1. Phase I: Screening for Safety

   This first stage of a clinical study, looks at whether a drug is safe to give to humans. These studies are done with about 10 to 100 volunteers. The drug would have already been tested in animals and been found to be generally safe. However, humans respond to drugs differently than animals (even monkeys) and no animal can tell you if they are feeling dizzy, anxious or sick to their stomach. If the drug or procedure is expected to be nearly harmless, healthy people would be asked to volunteer. The first dose would be very low. The research team would then watch the volunteers very closely to spot problems early. They would watch their behavior, ask questions and measure physical signs like blood pressure and temperature. If all seems fine, the doctors would raise the amount of drug given to the levels they would like to use eventually to treat a condition. Again, the research team will monitor for any danger signs. If the volunteers are bothered by anything, they will be taken off the study. Phase I studies will also collect the volunteers' blood and urine. This is collected so that researchers can follow where the drug is in your body, where and how quickly it builds up, and how it is cleared. The final question a Phase I study tries to answer is, "What is a safe dose of this new drug to give people?"

   Cancer is a serious disease and the medications used to treat it are also quite serious. All chemotherapy involves strong drugs that have side effects too severe for healthy volunteers to take on as a risk. For chemotherapy research, Phase I studies are done in people with cancer. For those whose lives are threatened with cancer, the potential benefit outweighs the potential risks. However the same careful dosing and monitoring will be done to make sure that these people are not harmed more than they are helped.

2. Phase II: Establishing a Protocol

   A phase I study gives researchers an idea of how much of a new drug people can take before it does more harm than potential good.
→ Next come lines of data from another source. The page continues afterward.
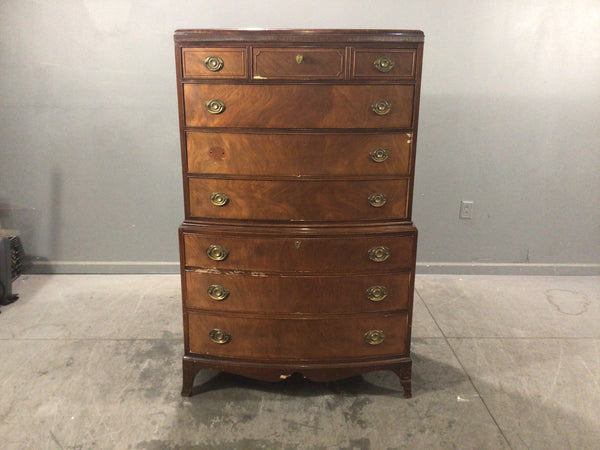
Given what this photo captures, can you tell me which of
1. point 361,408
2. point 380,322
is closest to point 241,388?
point 361,408

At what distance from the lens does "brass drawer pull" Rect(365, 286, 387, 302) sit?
5.91ft

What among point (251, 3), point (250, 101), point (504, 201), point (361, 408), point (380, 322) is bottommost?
point (361, 408)

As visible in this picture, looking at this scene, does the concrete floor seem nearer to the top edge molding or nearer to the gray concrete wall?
the gray concrete wall

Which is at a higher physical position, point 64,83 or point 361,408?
point 64,83

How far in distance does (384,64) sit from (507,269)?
2.06m

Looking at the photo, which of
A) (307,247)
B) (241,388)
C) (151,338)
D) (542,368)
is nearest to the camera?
(307,247)

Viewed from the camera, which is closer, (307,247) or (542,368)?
(307,247)

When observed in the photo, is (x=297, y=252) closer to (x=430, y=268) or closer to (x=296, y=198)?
(x=296, y=198)

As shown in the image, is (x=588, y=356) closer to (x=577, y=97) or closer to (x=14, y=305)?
(x=577, y=97)

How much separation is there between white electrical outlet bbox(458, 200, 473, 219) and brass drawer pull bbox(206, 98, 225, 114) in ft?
6.29

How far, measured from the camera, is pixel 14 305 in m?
2.63

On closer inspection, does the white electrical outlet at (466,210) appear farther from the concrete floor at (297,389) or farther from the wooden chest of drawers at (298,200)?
the wooden chest of drawers at (298,200)

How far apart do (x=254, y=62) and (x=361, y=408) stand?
51.9 inches

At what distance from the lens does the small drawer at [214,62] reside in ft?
5.28
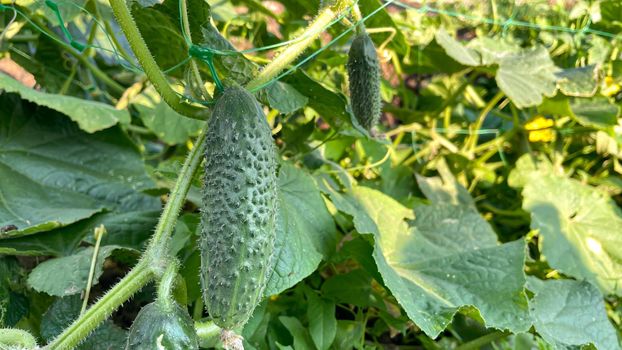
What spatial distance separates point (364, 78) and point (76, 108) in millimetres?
775

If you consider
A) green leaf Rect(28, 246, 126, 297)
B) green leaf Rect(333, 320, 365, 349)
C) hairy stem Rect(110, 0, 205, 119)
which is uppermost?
hairy stem Rect(110, 0, 205, 119)

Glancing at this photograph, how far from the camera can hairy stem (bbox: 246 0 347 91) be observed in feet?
3.81

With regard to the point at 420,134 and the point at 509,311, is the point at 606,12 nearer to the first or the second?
the point at 420,134

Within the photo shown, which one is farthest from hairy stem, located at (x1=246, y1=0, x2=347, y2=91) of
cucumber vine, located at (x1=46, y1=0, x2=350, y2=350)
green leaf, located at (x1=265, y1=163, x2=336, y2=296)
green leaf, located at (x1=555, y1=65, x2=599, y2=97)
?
green leaf, located at (x1=555, y1=65, x2=599, y2=97)

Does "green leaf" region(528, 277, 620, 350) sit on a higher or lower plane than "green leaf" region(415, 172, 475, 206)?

A phase II study builds on this information to ask how can an experiment be done to prove the drug is effective in preventing or treating cancer. Phase II studies are done with 50 to 500 volunteers who have cancer.

   Before you start any experiment you must first understand the question and how to ask it. The obvious question is "Will this drug cure cancer?" but to answer that you need to work out all of the little details that the study will need to define exactly what you mean. It would be a waste of everyone's time if a large study was done but no one could understand or use the results. These definitions can be enormously complicated. Below is an example of two definitions taken from a research study.

   Question	Rough Idea	Precise Idea
   Who will be cured?	People with cancer.	Patients with advanced or metastatic NSCLC who have failed prior ABC chemotherapy and express at least one member of the XYZ family of receptors.
   How will you know the drug worked?	The cancer got better.	The endpoints shall be 1 year survival rate, overall response and disease control rates, duration of response progression free survival and changes in patient reported outcomes.

   Treatments are compared by organizing the patients into groups with each group receiving a different treatment. Besides precision, definitions will be used to keep the groups of people as similar as possible. That way, the difference you see between the groups is due to the treatments and not due to something else. One way to do this is to sort people into the treatment groups by chance. Which group you go in will be figured out randomly like flipping a coin.

   A common way to look at a new treatment is to compare it with the treatment normally given. The usual treatment is sometimes called a "control" because it is the standard which all new treatments must exceed in order to be judged as better. Cancer patients will always be offered either the usual treatment now accepted by doctors or the new experimental treatment. If a treatment proved ineffective or too toxic, a cancer patient would not be forced to continue. All patients will be carefully watched for any changes.

   When a Phase II study is done, you will have discovered all of the definitions and directions you will need to do the final study to find out if your drug or procedure is useful in the clinic. These set of rules are called a "protocol". The protocol will define and control who can or can't join the trial, how the treatments and exams will be scheduled, how long to wait for results and how to collect and interpret the information. Since all the researchers have the same directions to follow, the results from each hospital can be put together.

3. Phase III: The Final Test

   In this final stage of a clinical study, researchers hope to learn whether the treatment is effective and what the important side-effects are. A Phase III study is done with 300 to 30,000 or more patients with cancer. A Phase III study will duplicate the clinical conditions that the drug or procedure will be used in every day as part of routine care. If, after careful analysis, the new treatment proves to be better than the control treatment, the researchers would send their report to the U.S. Food and Drug Administration. The FDA may accept the results and approve the treatment or remain unconvinced and reject the new treatment. They may also delay their approval until more testing is done.